My first year in AI alignment

Alex_Altair

2022 was a pretty surprising year for me. In the beginning, I had just finished going through the Recurse Center retreat, and was expecting to go back into software engineering. As it turned out, I spent almost all of it getting increasingly committed to working on technical AI alignment research full-time.

I think a lot of people are trying out this whole "independent alignment researcher" thing, or are considering it, and I think a lot of these people are encountering a lack of structure or information. So I figure it might be helpful if I just relay what my experience has been, to add to the available information. And of course, there's a ton of variance in people's experience, so this might be more of a data point about what the variance looks like than it is about what the average looks like.

Some personal background

I'm probably pretty unusual in that I've been involved in the rationalist community since 2010. I bought the arguments for AI x-risk virtually since I first read them in the sequences. I tried somewhat to do useful work back then, but I wasn't very productive.

I have a life-long attention problem, which has mostly prevented me from being intellectually productive. Because I couldn't really do research, I went into software engineering. (This was still a struggle but was sufficiently doable to be a stable living.) A lot of this year's transition was figuring out how to do alignment work despite the attention problem.

My technical background is that I majored in math and physics in college, took most of those required classes, and also dropped out (twice). I was well above average in school (but probably average for the rationalist community). I never really did math in the interim, but it always remained part of my identity, and I have always had a theory mindset.

Goals and plans

When I say I've been "working on AI alignment," what do I mean? What sort of goals or plans have I been following? This has evolved over the year as I got more information.

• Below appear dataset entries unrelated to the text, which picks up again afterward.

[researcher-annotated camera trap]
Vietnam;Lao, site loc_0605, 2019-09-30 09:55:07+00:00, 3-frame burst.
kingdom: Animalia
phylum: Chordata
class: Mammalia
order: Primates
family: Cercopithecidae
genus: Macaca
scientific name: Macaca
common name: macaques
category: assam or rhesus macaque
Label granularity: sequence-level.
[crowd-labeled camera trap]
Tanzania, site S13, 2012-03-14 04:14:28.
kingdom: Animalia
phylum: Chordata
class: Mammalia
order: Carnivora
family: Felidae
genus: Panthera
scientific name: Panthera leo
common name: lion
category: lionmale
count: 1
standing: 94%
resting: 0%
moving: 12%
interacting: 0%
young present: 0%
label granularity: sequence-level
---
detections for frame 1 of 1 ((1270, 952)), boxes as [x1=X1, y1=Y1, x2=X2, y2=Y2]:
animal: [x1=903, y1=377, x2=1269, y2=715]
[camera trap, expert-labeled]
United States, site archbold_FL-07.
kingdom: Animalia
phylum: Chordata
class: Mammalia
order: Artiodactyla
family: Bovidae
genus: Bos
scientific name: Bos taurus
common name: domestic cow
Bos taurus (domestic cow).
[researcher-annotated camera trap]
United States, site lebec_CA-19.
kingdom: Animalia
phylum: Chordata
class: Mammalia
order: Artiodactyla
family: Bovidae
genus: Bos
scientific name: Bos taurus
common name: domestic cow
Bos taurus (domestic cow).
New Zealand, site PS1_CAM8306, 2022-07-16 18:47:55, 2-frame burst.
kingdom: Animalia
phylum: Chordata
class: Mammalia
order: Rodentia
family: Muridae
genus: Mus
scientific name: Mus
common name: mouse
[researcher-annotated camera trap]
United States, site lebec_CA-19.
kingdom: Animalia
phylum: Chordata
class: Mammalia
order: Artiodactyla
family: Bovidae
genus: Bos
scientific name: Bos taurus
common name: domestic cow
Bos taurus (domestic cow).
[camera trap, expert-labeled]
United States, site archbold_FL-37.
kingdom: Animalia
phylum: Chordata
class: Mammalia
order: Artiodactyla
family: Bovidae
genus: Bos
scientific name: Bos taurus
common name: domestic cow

First, I went through AGI Safety Fundamentals course. In the beginning I was just happy to be catching up with how the field had developed. I was also curious to see what happened when I interacted with alignment content more intensely. It turned out that I enjoyed it a lot; I loved almost every reading, and dived way deeper into the optional content.

Next, I tried to see if I could figure out what optimization was. I choose this as my AGISF final project, which was obviously ambitious, but I wanted to see what would happen if I focused on this one research-flavored question for four whole weeks.

I made a lot of progress. I decided it was a good project to continue working on, and then I started alternating between writing up what I had done already, and doing more research. The content continued to evolve and grow.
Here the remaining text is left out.